> ACTIVITIES:
- A) Answer these from the birthday post:
(i) How many years had passed since Jarronn was born?
(ii) Unlike last year, what was not held in his honor this time?
(iii) What did the writer try to read in the morning?
- B) Please carry on the birthday post from its last sentence.

> GIVEN TEXT:
=======

Monday, March 7, 2011

birthday visits

last week tuesday was Jarronn's birthday. 31 years since he was born.

the day wasn't quite as tough as last year. i guess that happens when you're no longer planning towards the date.

we didn't have a party in his honor like last year. and i didn't have as many people reaching out to me like last year. but that's not something i'm sad or disappointed about. in fact, fewer reminders of the loss and the need for people to pray for me probably contributed to it being a more manageable day. it's encouraging when it's sporadic, but it can become overwhelming when it's all at once.

in the morning, i tried reading his facebook wall and couldn't make it through more than a few posts without tearing up. so to prevent the risk of looking crazy to the people working around me, i quickly closed the page.

=======

> DATA EXTRACT:
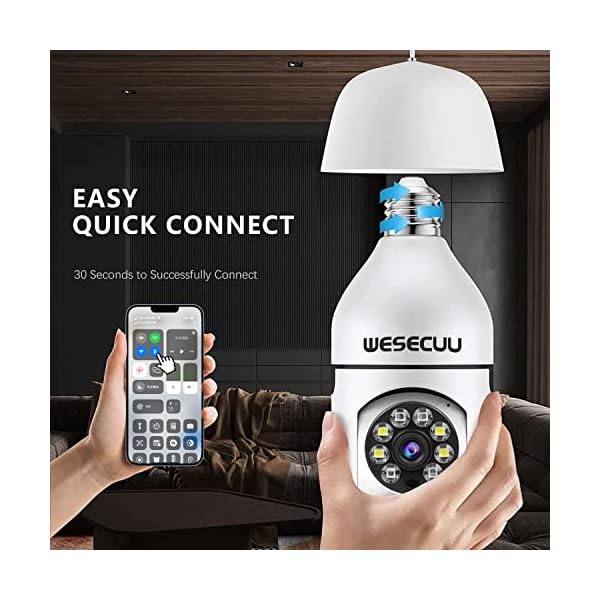 Bulb-Security-Camera-3MP-Bulb-Security-Camera-24GHz360-Security-Cameras-Wireless-Outdoor-Indoor-Full-Color-Day-and-Night-Motion-Detection-Audible-Alarm-Easy-Installation-Compatible-with-Alexa Bulb-Security-Camera-3MP-Bulb-Security-Camera-24GHz360-Security-Cameras-Wireless-Outdoor-Indoor-Full-Color-Day-and-Night-Motion-Detection-Audible-Alarm-Easy-Installation-Compatible-with-Alexa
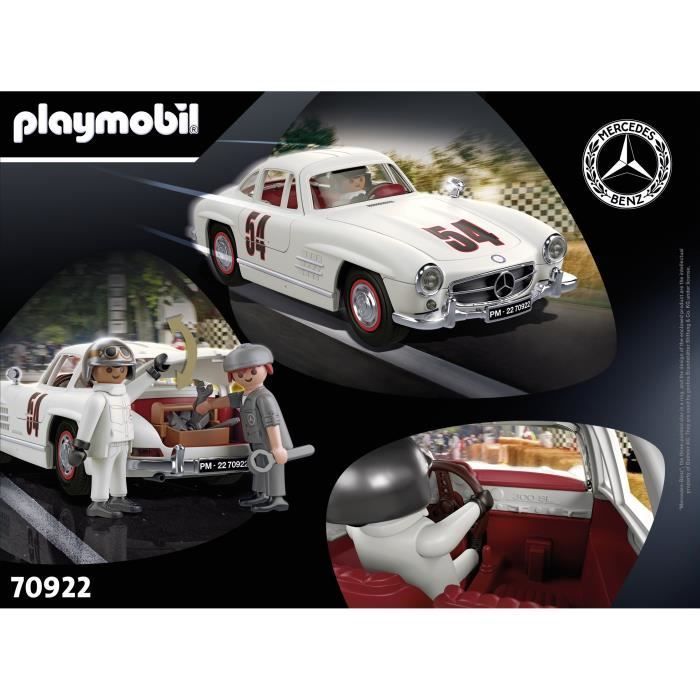 PLAYMOBIL 70922 Mercedes-Benz 300 SL, Classic cars, Adulte, Voiture de collection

=======

> ANSWERS:
- A)
(i) 31 years.
(ii) A party.
(iii) His facebook wall.

- B)
i did get a chance to visit two of his "resting places" last week. i was in jamaica up until the day before his birthday and went to our special spot before heading to the airport. it was beautiful, as usual, though some of the trees around the spot had been removed and new things planted. change is constant, i guess. the sky was blue, the sun was bright and the horizon line seemed to stretch farther than normal. i thought about all the moments we'd spent in that spot, from friends to moments away from being fiances.







this past saturday, i went to visit the holly bush we planted at the site where we got married. originally, i planned to visit with the thought that it would be nice to visit both places (from jamaica to maryland) during his birthday week. but by the time saturday afternoon rolled around, i felt a huge need to visit, as though it was the only way to find some peace for the day.

i was happy to see none of the deer had eaten off the leaves. at the same time, i hoped to see a bird land on one of the branches, thinking it would somehow give me a sign that Jarronn was there and could and feel me. i sat on a nearby bench and talked to Jarronn. not a whole lot, but more than i normally do, because typically trying to talk to him just reminds me that i won't hear a response. that our days of having conversations are behind us. and i usually can't bring myself to mutter more than just a few words at a time. the sky was gray, the branches were bare, and the only noise was the rustling of leaves that were pushed around by the wind.

it wasn't easy. from warm, shining light to cool, dreary clouds.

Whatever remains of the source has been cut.